Complex $S_3$-symmetric 3HDM

TL;DR

This paper investigates a three-Higgs-doublet model with $S_3$ symmetry, exploring conditions for explicit and spontaneous CP violation, and analyzing the implications for scalar and Yukawa sectors, including potential light scalars.

Contribution

It provides a comprehensive classification of vacuum structures and CP violation sources in an $S_3$ symmetric 3HDM without soft breaking, including numerical analysis of the scalar spectrum.

Findings

Possible CP violation arises from different vacuum configurations.

Light neutral scalars at the MeV scale can emerge under constraints.
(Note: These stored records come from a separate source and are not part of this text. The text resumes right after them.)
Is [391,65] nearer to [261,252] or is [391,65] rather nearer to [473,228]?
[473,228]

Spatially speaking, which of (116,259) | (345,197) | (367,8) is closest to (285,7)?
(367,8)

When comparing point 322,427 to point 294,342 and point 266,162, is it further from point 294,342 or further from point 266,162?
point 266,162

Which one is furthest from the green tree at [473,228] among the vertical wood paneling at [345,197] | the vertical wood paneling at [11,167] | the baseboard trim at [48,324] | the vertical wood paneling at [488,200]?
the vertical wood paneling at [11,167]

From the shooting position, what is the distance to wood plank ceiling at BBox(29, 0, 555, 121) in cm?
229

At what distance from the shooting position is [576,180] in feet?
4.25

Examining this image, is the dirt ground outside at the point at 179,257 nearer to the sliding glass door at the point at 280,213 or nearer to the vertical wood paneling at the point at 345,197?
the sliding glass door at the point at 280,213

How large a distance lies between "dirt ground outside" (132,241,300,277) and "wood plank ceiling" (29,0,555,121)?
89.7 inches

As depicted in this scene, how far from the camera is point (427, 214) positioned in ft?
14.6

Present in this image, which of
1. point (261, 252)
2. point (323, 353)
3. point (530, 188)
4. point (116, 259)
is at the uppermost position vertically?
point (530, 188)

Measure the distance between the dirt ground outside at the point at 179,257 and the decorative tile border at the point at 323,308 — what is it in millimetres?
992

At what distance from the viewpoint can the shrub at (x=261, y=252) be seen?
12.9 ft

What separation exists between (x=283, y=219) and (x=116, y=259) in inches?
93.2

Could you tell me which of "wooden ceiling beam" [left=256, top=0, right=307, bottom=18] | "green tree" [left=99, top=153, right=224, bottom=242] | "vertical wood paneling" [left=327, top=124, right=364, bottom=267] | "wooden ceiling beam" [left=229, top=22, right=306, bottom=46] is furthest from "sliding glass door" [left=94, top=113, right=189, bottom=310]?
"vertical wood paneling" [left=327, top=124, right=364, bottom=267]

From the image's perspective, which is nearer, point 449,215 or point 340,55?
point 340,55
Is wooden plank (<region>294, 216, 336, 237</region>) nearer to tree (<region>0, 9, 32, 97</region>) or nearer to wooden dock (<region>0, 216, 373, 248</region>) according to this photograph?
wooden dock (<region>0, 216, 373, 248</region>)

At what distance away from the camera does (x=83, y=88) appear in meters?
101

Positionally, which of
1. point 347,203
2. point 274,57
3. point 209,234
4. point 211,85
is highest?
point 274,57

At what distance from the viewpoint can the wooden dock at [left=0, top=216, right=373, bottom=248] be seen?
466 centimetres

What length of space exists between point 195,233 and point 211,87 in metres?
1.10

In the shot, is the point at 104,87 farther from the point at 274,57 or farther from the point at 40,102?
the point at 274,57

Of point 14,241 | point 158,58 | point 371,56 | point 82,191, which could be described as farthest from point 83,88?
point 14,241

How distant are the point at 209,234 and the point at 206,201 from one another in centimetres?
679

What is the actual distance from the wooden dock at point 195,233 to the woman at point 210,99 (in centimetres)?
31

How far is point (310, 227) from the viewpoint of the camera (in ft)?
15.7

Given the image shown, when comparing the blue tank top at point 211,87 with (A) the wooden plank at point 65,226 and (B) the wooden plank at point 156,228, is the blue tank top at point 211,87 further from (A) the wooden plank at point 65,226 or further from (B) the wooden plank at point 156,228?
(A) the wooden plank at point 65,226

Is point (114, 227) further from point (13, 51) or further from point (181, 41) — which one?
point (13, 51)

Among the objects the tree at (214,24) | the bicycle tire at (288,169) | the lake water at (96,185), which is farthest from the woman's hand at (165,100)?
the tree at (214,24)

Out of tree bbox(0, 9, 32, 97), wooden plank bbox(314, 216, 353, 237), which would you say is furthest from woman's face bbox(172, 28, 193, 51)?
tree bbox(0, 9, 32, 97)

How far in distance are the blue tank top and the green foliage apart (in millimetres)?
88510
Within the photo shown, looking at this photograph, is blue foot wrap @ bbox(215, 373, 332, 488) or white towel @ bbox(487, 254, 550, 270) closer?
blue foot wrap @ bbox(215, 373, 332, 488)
The model's parameter space accommodates both explicit and spontaneous CP violation.

Abstract

CP violation plays a very important role in nature with implications both for Particle Physics and for Cosmology. Accounting for the observed matter anti-matter asymmetry of the Universe requires the existence of new sources of CP violation beyond the Standard Model. In models with an extended scalar sector CP violation can emerge either explicitly, i.e., at the Lagrangian level, or spontaneously. In the context of multi-Higgs extensions of the Standard Model imposing the existence of a scalar basis where all couplings are real is a sufficient condition for CP to be explicitly conserved. We discuss a three-Higgs-doublet model with an underlying $S_3$ symmetry, allowing in principle for complex couplings. In this framework it is possible to have either spontaneous or explicit CP violation in the scalar sector, depending on the regions of parameter space corresponding to the different possible vacua of the $S_3$ symmetric potential. We list all possible vacuum structures allowing for CP violation in the scalar sector specifying whether it can be explicit or spontaneous. It is by now established that CP is violated in the flavour sector and that the Cabibbo-Kobayashi-Maskawa matrix is complex. In order to understand what are the possible sources of CP violation in the Yukawa sector we analyse the implications of the different available choices of representations for the quarks under the $S_3$ group. This classification is based strictly on the exact $S_3$-symmetric scalar potential with no soft symmetry breaking terms. The scalar sector of one such model was explored numerically. After applying the theoretical and the most important experimental constraints the available parameter space is shown to be able to give rise to light neutral scalars at the $\mathcal{O}(\text{MeV})$ scale.